* _EXERCISE_
Retype word for word the part of the comment on aligned AI between "Thanks for the" and "(Truely aligned AI)", inclusive.
START TEXT
Thanks for the interesting post. I definitely agree that large scale manipulation of human behavior and belief by misaligned AI is a real danger.
One thing I think could use a bit more precision here is talking about “aligned AI”. I think it’s worth drawing a distinction between “seemingly aligned AI which seems safe at first, but actually warps human society/thought/behavior in negative ways” (almost aligned AI) and “truely aligned AI which actively protects humanity from warping influences of powerful tech.” (Truely aligned AI)
With this distinction I see you as making two separate claims. Let me know if you think I am describing your viewpoint correctly.
Claim 1: we might mistake almost-aligned-AI for truely-aligned-AI, and allow the almost-aligned-AI to make dangerous changes to human culture, behavior, and thought before realizing that anything has gone wrong, stealing our agency. If this process were allowed to continue too long, it could become very hard to stop/reverse because the almost-aligned-AI would be able to use its manipulation to protect itself.
END TEXT
START RECORDED INFORMATION
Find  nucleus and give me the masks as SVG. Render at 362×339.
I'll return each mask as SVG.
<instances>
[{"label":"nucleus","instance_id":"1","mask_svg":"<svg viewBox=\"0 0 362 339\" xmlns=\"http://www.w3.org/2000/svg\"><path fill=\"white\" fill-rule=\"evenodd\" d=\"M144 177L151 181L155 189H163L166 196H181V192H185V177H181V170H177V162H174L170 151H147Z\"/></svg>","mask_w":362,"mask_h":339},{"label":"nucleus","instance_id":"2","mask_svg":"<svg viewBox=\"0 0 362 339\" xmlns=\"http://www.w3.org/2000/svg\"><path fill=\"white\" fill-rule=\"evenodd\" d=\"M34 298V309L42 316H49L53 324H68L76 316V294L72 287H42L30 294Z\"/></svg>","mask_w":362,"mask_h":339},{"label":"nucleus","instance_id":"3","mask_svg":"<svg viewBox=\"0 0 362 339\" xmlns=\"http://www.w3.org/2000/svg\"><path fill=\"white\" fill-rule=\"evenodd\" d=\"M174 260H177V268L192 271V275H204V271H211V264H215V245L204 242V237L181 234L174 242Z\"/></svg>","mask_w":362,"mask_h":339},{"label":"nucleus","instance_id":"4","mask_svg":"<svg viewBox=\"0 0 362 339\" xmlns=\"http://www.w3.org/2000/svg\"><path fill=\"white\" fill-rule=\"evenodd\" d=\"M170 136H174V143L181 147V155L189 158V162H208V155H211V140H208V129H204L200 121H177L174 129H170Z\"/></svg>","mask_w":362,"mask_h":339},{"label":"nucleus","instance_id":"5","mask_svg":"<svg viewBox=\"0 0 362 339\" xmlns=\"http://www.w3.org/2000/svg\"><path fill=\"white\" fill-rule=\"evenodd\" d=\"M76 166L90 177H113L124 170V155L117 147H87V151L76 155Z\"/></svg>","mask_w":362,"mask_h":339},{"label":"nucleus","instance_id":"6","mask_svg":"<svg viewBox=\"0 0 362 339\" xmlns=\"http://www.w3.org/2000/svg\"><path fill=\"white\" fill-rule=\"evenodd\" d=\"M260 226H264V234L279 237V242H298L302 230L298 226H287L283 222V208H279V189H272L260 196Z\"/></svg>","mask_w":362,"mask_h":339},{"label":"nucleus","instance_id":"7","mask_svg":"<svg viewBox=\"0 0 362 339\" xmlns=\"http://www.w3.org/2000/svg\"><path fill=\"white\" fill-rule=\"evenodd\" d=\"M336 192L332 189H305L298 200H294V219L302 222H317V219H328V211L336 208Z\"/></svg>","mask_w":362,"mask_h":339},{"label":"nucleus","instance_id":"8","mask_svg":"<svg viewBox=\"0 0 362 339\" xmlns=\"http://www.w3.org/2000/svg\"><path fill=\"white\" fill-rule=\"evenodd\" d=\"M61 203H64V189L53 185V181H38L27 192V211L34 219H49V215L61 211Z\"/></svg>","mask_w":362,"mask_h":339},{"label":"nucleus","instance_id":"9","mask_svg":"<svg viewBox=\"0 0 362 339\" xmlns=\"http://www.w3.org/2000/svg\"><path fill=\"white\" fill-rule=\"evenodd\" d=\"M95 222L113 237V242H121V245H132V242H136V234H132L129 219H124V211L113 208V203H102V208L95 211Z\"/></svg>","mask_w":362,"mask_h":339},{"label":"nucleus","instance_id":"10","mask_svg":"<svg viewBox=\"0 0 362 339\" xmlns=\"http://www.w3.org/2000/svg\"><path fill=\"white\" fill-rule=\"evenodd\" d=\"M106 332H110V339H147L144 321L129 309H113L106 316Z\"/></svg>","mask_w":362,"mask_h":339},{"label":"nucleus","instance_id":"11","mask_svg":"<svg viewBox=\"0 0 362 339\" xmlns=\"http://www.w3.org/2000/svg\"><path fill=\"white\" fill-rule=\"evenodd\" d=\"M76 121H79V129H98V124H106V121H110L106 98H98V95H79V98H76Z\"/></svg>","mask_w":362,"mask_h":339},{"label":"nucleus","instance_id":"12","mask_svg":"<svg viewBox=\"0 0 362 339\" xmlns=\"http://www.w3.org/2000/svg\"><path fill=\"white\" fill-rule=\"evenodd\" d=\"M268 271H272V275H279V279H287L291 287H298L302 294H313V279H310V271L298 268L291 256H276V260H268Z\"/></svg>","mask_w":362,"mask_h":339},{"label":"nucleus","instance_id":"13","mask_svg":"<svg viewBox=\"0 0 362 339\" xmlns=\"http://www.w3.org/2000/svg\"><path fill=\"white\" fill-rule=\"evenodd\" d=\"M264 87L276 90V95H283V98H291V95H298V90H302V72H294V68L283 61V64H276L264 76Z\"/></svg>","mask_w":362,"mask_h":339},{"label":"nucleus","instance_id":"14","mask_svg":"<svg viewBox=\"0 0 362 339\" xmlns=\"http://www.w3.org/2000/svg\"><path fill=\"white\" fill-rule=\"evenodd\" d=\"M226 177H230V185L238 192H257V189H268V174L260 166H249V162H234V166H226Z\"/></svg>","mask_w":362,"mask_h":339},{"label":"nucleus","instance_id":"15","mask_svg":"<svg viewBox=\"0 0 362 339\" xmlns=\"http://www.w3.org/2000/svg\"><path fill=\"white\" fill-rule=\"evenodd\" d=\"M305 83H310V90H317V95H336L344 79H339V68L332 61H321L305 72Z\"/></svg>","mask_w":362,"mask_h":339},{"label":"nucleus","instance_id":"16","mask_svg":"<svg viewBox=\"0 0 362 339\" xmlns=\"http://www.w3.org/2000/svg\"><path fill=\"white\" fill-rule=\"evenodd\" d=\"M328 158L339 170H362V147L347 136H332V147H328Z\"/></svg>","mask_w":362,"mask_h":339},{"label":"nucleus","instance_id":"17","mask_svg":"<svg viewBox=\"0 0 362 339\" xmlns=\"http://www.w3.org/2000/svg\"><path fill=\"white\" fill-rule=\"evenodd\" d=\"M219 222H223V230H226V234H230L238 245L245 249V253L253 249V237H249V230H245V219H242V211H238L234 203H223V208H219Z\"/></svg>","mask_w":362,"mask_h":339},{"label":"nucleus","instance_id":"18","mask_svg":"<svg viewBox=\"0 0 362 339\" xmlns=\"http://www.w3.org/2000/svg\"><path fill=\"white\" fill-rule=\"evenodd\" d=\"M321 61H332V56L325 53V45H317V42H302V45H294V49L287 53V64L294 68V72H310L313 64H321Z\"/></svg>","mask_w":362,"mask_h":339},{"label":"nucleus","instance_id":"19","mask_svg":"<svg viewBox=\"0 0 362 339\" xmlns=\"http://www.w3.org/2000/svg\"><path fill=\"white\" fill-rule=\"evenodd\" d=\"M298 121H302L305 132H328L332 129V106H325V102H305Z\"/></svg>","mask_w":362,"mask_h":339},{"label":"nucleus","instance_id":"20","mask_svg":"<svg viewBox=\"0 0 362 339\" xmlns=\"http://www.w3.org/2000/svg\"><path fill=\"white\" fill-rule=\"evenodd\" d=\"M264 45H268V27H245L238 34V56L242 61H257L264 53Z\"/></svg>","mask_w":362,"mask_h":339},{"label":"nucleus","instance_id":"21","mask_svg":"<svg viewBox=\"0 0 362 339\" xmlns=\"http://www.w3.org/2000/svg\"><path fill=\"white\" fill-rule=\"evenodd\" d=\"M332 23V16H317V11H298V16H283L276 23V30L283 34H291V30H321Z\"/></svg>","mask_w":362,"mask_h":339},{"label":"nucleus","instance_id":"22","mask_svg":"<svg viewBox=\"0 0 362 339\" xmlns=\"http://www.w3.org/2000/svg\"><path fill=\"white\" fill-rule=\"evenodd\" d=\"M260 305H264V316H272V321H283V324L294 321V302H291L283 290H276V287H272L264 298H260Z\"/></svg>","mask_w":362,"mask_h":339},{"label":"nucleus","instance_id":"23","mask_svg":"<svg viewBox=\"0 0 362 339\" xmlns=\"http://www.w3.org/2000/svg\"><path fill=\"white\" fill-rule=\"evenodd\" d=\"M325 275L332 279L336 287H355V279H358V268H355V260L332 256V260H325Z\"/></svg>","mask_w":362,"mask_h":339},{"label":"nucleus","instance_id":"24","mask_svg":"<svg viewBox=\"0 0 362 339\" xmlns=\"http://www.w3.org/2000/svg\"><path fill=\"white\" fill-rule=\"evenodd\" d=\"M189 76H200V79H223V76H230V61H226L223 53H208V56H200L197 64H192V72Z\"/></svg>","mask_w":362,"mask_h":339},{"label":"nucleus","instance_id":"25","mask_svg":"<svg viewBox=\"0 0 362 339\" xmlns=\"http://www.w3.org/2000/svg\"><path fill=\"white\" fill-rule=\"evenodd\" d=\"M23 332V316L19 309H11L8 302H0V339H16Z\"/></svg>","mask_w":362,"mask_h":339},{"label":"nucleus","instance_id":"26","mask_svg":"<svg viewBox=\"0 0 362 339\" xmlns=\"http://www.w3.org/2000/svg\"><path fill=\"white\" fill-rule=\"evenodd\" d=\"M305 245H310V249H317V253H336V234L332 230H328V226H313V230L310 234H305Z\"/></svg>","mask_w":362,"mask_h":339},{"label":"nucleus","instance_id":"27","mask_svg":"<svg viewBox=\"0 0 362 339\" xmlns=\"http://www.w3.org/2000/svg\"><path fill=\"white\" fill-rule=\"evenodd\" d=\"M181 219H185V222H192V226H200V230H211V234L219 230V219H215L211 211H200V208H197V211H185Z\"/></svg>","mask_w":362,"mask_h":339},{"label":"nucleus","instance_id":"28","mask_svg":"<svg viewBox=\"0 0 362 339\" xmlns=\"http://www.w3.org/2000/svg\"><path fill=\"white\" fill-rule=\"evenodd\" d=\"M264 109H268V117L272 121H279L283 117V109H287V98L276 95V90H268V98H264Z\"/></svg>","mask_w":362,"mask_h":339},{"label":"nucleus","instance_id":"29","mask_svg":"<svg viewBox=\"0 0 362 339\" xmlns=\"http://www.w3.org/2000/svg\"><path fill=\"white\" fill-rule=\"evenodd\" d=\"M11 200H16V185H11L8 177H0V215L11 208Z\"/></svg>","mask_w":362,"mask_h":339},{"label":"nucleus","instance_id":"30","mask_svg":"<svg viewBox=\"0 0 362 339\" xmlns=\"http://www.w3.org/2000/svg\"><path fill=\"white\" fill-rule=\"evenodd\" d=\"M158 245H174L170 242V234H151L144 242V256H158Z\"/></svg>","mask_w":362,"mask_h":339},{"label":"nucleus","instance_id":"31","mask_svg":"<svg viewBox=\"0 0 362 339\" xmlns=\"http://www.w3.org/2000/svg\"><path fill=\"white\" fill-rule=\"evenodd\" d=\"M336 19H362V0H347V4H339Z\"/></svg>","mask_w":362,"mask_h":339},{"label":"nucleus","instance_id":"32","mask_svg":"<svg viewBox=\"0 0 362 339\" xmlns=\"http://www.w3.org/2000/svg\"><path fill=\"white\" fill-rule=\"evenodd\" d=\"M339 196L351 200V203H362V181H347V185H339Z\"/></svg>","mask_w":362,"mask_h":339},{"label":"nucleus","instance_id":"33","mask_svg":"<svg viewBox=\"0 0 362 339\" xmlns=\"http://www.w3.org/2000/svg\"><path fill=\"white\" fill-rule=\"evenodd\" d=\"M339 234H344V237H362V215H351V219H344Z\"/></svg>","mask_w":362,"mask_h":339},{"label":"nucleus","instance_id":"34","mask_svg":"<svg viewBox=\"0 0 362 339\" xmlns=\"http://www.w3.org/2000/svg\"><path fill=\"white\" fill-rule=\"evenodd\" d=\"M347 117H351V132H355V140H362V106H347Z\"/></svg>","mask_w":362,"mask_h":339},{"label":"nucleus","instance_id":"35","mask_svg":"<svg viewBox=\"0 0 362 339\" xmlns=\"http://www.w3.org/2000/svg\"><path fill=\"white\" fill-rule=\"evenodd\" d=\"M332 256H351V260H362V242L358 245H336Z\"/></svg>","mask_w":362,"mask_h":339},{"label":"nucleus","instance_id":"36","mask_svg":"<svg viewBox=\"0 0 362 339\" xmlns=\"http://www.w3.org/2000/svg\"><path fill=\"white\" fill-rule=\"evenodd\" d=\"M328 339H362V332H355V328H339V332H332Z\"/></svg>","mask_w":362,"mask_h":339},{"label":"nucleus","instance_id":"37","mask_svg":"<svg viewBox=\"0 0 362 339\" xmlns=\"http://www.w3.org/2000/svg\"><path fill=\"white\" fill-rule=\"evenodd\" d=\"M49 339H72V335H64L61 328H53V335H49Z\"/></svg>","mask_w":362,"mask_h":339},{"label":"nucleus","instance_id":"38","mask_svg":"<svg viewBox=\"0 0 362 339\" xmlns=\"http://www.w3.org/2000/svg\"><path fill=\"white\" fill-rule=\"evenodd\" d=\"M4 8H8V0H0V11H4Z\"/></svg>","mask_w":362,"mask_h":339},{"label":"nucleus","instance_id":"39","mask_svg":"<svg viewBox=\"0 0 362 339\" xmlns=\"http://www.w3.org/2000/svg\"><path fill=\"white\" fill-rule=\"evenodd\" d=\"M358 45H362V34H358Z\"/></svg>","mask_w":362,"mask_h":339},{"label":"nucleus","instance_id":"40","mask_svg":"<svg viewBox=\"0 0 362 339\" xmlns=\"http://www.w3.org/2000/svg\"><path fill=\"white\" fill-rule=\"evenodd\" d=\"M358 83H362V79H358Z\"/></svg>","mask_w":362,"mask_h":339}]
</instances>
END RECORDED INFORMATION
* _RESULT OF THIS TASK_
Thanks for the interesting post. I definitely agree that large scale manipulation of human behavior and belief by misaligned AI is a real danger.
One thing I think could use a bit more precision here is talking about “aligned AI”. I think it’s worth drawing a distinction between “seemingly aligned AI which seems safe at first, but actually warps human society/thought/behavior in negative ways” (almost aligned AI) and “truely aligned AI which actively protects humanity from warping influences of powerful tech.” (Truely aligned AI)